UK GDP fell 0.1% month-on-month in September, below expectations, following a flat August, according to the latest data from the Office for National Statistics. The decline left growth at just 0.1% for the third quarter, its weakest pace since January.
The slowdown was disappointing, according to Kallum Pickering, chief economist at Peel Hunt, but not a sign that recent fiscal jitters are undermining the economy. “While policy uncertainty is a headwind to growth, the underlying picture does not suggest that worse-than-expected Budget worries are the cause of the weakness,” he said.
Although household consumption picked up slightly, government spending growth slowed sharply and business investment fell 0.3% in the quarter.
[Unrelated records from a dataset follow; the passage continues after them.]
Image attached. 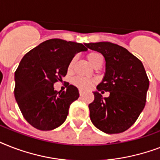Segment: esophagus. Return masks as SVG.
Segmentation results:
<instances>
[{"label":"esophagus","mask_w":160,"mask_h":160,"mask_svg":"<svg viewBox=\"0 0 160 160\" xmlns=\"http://www.w3.org/2000/svg\"><path fill=\"white\" fill-rule=\"evenodd\" d=\"M79 93H80V96H82V95H84V91H83L82 90H79Z\"/></svg>","instance_id":"obj_1"}]
</instances>
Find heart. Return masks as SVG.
Listing matches in <instances>:
<instances>
[{
    "label": "heart",
    "instance_id": "obj_1",
    "mask_svg": "<svg viewBox=\"0 0 160 160\" xmlns=\"http://www.w3.org/2000/svg\"><path fill=\"white\" fill-rule=\"evenodd\" d=\"M87 59L93 66H95V65H96L99 61H100V60H103L102 55H100L99 52H96V51H91V52H90V53L87 55ZM75 61V58H73L72 60H70V64H69V66H68V70H69V71H70V70L73 69ZM73 83H74V85H75V86H77L78 88H80V90H88V89H90V88L94 85L95 80L85 77H76L73 80Z\"/></svg>",
    "mask_w": 160,
    "mask_h": 160
}]
</instances>
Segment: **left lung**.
Masks as SVG:
<instances>
[{
    "label": "left lung",
    "instance_id": "8db88e82",
    "mask_svg": "<svg viewBox=\"0 0 160 160\" xmlns=\"http://www.w3.org/2000/svg\"><path fill=\"white\" fill-rule=\"evenodd\" d=\"M105 60V73L89 105L90 120L106 134H119L134 124L143 111L149 81L142 62L125 48L110 42L85 44ZM109 91L103 98L99 91Z\"/></svg>",
    "mask_w": 160,
    "mask_h": 160
}]
</instances>
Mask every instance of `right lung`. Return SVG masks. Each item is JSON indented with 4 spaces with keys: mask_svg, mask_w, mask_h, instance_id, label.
Listing matches in <instances>:
<instances>
[{
    "mask_svg": "<svg viewBox=\"0 0 160 160\" xmlns=\"http://www.w3.org/2000/svg\"><path fill=\"white\" fill-rule=\"evenodd\" d=\"M84 45L61 39L44 41L26 53L15 72V98L24 118L40 130H52L65 122L70 105L79 98V90L68 84L65 91H56L54 84L62 81L70 60Z\"/></svg>",
    "mask_w": 160,
    "mask_h": 160,
    "instance_id": "obj_1",
    "label": "right lung"
}]
</instances>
Industrial output also declined 2% in September, dragging down overall activity.
Pickering said: “Preliminary data need to be taken with a pinch of salt as they are often prone to heavy revision, but the weak third-quarter print tilts the risks to our call for 1.5% growth in 2025 to the downside."
Even so, Pickering said the figures strengthened Peel Hunt’s view that the Bank of England will cut interest rates by 25 basis points to 3.75% at its 18 December meeting. “Falling inflation should open the door for benchmark interest rates to decline substantially as the Bank eases its monetary policy,” he said. “While tax increases will slow growth, lower rates can be a powerful offset.”
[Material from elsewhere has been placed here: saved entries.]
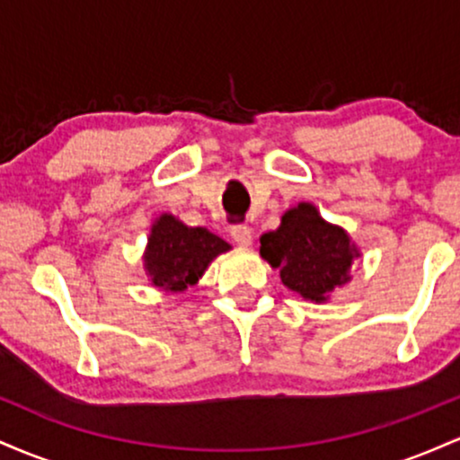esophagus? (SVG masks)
I'll use <instances>...</instances> for the list:
<instances>
[{
  "instance_id": "1",
  "label": "esophagus",
  "mask_w": 460,
  "mask_h": 460,
  "mask_svg": "<svg viewBox=\"0 0 460 460\" xmlns=\"http://www.w3.org/2000/svg\"><path fill=\"white\" fill-rule=\"evenodd\" d=\"M231 237L235 240V244L240 246H251L252 244V231L246 225H234L231 226Z\"/></svg>"
}]
</instances>
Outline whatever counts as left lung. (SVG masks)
Instances as JSON below:
<instances>
[{
	"label": "left lung",
	"mask_w": 460,
	"mask_h": 460,
	"mask_svg": "<svg viewBox=\"0 0 460 460\" xmlns=\"http://www.w3.org/2000/svg\"><path fill=\"white\" fill-rule=\"evenodd\" d=\"M260 242V255L279 268L285 288L315 305L350 283L352 263L361 257L344 226L322 218L307 200L289 208L279 229L263 234Z\"/></svg>",
	"instance_id": "left-lung-1"
}]
</instances>
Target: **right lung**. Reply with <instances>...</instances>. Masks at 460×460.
<instances>
[{
	"label": "right lung",
	"instance_id": "right-lung-1",
	"mask_svg": "<svg viewBox=\"0 0 460 460\" xmlns=\"http://www.w3.org/2000/svg\"><path fill=\"white\" fill-rule=\"evenodd\" d=\"M226 251L231 244L205 226H188L177 216L160 214L151 225L142 261L153 288L179 294L197 283L209 263Z\"/></svg>",
	"mask_w": 460,
	"mask_h": 460
}]
</instances>
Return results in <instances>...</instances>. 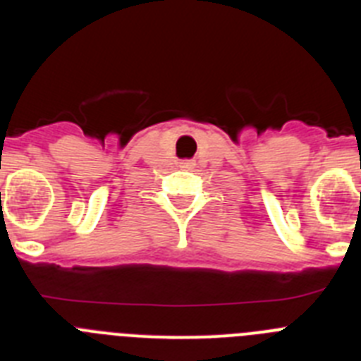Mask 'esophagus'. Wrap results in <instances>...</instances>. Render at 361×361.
<instances>
[{
	"instance_id": "obj_1",
	"label": "esophagus",
	"mask_w": 361,
	"mask_h": 361,
	"mask_svg": "<svg viewBox=\"0 0 361 361\" xmlns=\"http://www.w3.org/2000/svg\"><path fill=\"white\" fill-rule=\"evenodd\" d=\"M181 167H190V163L187 161V163H181Z\"/></svg>"
}]
</instances>
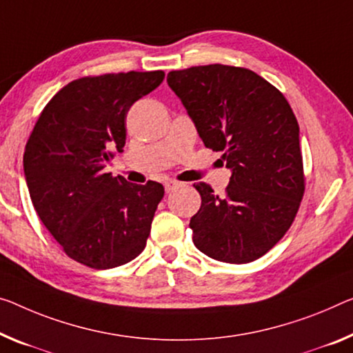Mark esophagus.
I'll return each mask as SVG.
<instances>
[{
	"mask_svg": "<svg viewBox=\"0 0 353 353\" xmlns=\"http://www.w3.org/2000/svg\"><path fill=\"white\" fill-rule=\"evenodd\" d=\"M164 186H165V192H170L178 186V183L176 181H165Z\"/></svg>",
	"mask_w": 353,
	"mask_h": 353,
	"instance_id": "34e87169",
	"label": "esophagus"
}]
</instances>
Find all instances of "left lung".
I'll return each instance as SVG.
<instances>
[{
  "label": "left lung",
  "instance_id": "obj_1",
  "mask_svg": "<svg viewBox=\"0 0 353 353\" xmlns=\"http://www.w3.org/2000/svg\"><path fill=\"white\" fill-rule=\"evenodd\" d=\"M207 148L232 170L225 195L197 183L202 205L189 222L199 251L248 263L285 235L305 194L300 128L278 88L245 68L208 64L167 74Z\"/></svg>",
  "mask_w": 353,
  "mask_h": 353
}]
</instances>
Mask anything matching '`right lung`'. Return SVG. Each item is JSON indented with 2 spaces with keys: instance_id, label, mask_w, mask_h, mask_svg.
<instances>
[{
  "instance_id": "obj_1",
  "label": "right lung",
  "mask_w": 353,
  "mask_h": 353,
  "mask_svg": "<svg viewBox=\"0 0 353 353\" xmlns=\"http://www.w3.org/2000/svg\"><path fill=\"white\" fill-rule=\"evenodd\" d=\"M164 77L131 70L77 79L52 97L32 129L23 154L32 207L75 262L115 268L145 249L164 186L102 169L126 143L129 108Z\"/></svg>"
}]
</instances>
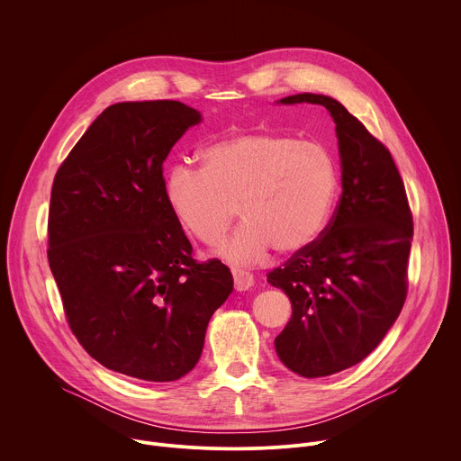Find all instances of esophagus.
<instances>
[{"mask_svg": "<svg viewBox=\"0 0 461 461\" xmlns=\"http://www.w3.org/2000/svg\"><path fill=\"white\" fill-rule=\"evenodd\" d=\"M233 274V281H235V288L239 292H246L253 286V276L249 272H244V270H239V268H233L231 270Z\"/></svg>", "mask_w": 461, "mask_h": 461, "instance_id": "1", "label": "esophagus"}]
</instances>
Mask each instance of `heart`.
<instances>
[{"label":"heart","mask_w":461,"mask_h":461,"mask_svg":"<svg viewBox=\"0 0 461 461\" xmlns=\"http://www.w3.org/2000/svg\"><path fill=\"white\" fill-rule=\"evenodd\" d=\"M201 164L167 171L166 206L182 230L208 246L226 237L240 212L246 221L221 249L235 265H253L272 248L297 253L313 244L339 193L330 149L272 131L215 140L201 151Z\"/></svg>","instance_id":"obj_1"}]
</instances>
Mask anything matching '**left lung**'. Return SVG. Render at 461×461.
Listing matches in <instances>:
<instances>
[{
  "label": "left lung",
  "mask_w": 461,
  "mask_h": 461,
  "mask_svg": "<svg viewBox=\"0 0 461 461\" xmlns=\"http://www.w3.org/2000/svg\"><path fill=\"white\" fill-rule=\"evenodd\" d=\"M324 105L336 122L343 193L321 237L268 274L292 301L276 338L279 359L303 377H324L363 361L407 299L412 213L390 151L343 104L301 93L281 100Z\"/></svg>",
  "instance_id": "obj_1"
}]
</instances>
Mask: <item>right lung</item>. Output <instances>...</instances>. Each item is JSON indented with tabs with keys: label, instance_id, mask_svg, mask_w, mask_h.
<instances>
[{
	"label": "right lung",
	"instance_id": "obj_1",
	"mask_svg": "<svg viewBox=\"0 0 461 461\" xmlns=\"http://www.w3.org/2000/svg\"><path fill=\"white\" fill-rule=\"evenodd\" d=\"M201 120L175 100L114 104L52 182L47 257L71 330L100 365L142 381L191 372L233 290L219 258L191 257L164 201V160Z\"/></svg>",
	"mask_w": 461,
	"mask_h": 461
}]
</instances>
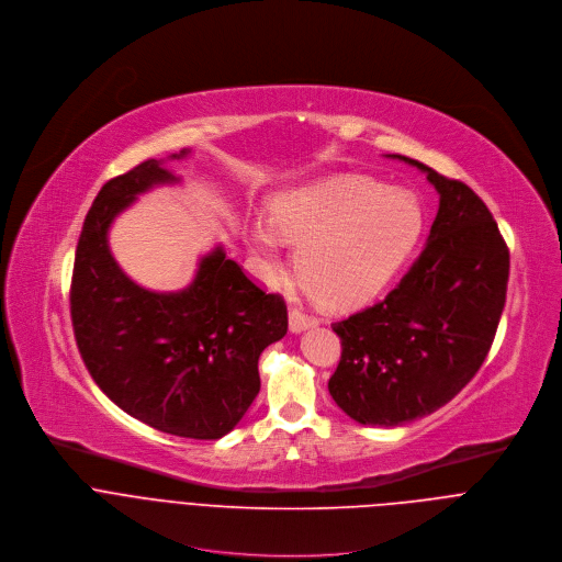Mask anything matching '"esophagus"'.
I'll return each instance as SVG.
<instances>
[{
	"mask_svg": "<svg viewBox=\"0 0 562 562\" xmlns=\"http://www.w3.org/2000/svg\"><path fill=\"white\" fill-rule=\"evenodd\" d=\"M318 325V318L316 316H310L307 312H303L301 307H292L290 310V329L292 331H303L307 327H314Z\"/></svg>",
	"mask_w": 562,
	"mask_h": 562,
	"instance_id": "obj_1",
	"label": "esophagus"
}]
</instances>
Other analysts pointed to specific shocks behind the weaker September data. Nicholas Hyett, investment manager at Wealth Club, said the cyberattack on Jaguar Land Rover “slammed the brakes” on industrial activity.
“A shrinking economy is not what any chancellor wants days before a Budget,” Hyett said. “The massive knock-on effects of events at a single company show how vulnerable the UK economy is at the moment. Large national champions are great, but they need to form part of a diverse economic ecosystem. The government should be looking hard at supporting small businesses in particular in the Budget.”
Danni Hewson, head of financial analysis at AJ Bell, said the figures add to the “immense weight on Rachel Reeves’ shoulders” as she prepares her second Budget later this month.
“Growth was held up by this government as the way to build back public services without increasing taxes,” she said.
“But the sums never seemed to add up, and the chancellor is now faced with breaking manifesto commitments while trying to foster the confidence needed to deliver growth.”